And the other element to consider within the ED from a financial perspective is we’re finally at a point with telehealth and behavioral health where reimbursement is nearly universal and positive for the types of services that we provide in an ED setting. Now, it’s rare that a fee for service reimbursement model will constitute the entirety of the cost of services, but it’s now a pretty meaningful element in considering financial implications of ED. Now, when you move your focus over to an inpatient med/surg floor, typically, the business case or the financial implications are a bit different. So I guess, maybe to start from a clinical standpoint, what’s the use case on an inpatient medical floor for a behavioral health patient? And it really falls into two categories. One is the most predominant, where a hospital has a patient on a medical floor with a primary physical health complaint that has an underlying view of health concern, that is challenging the treatment of the patient for their primary medical condition.
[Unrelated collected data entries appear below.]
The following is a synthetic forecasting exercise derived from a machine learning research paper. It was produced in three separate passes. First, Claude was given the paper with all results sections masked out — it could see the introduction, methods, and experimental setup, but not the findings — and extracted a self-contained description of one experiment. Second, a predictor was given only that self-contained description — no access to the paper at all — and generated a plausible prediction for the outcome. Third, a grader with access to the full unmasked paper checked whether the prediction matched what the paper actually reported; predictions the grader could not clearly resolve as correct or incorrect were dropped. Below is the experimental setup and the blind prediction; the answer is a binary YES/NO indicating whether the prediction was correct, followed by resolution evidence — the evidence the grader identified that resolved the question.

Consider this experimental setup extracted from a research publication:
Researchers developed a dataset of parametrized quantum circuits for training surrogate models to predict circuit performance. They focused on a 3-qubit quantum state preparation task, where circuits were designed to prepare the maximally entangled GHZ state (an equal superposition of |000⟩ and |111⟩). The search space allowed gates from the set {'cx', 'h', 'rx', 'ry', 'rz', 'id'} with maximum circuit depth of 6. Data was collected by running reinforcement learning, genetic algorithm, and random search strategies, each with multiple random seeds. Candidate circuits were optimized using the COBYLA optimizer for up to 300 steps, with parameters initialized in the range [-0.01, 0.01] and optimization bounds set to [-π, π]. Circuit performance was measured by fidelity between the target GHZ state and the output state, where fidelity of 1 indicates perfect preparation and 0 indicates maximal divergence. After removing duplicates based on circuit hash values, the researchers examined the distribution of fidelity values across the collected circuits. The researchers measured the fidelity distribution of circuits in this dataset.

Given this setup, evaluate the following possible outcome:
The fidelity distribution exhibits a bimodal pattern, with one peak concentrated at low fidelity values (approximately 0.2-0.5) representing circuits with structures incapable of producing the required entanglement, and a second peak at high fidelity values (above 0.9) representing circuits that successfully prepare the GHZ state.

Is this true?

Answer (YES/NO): NO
And I would suggest that– for those listening to the podcast, I would challenge you to actually go and look for what the incidence is of a comorbid behavioral complaint with a physical health condition on your inpatient medical floor. It will probably surprise you just how common that is. And your hospitalists are clamoring for support, for consult, liaison support to help them to ensure that they have the right diagnosis and treatment plan to address the underlying behavioral health complaint of that patient.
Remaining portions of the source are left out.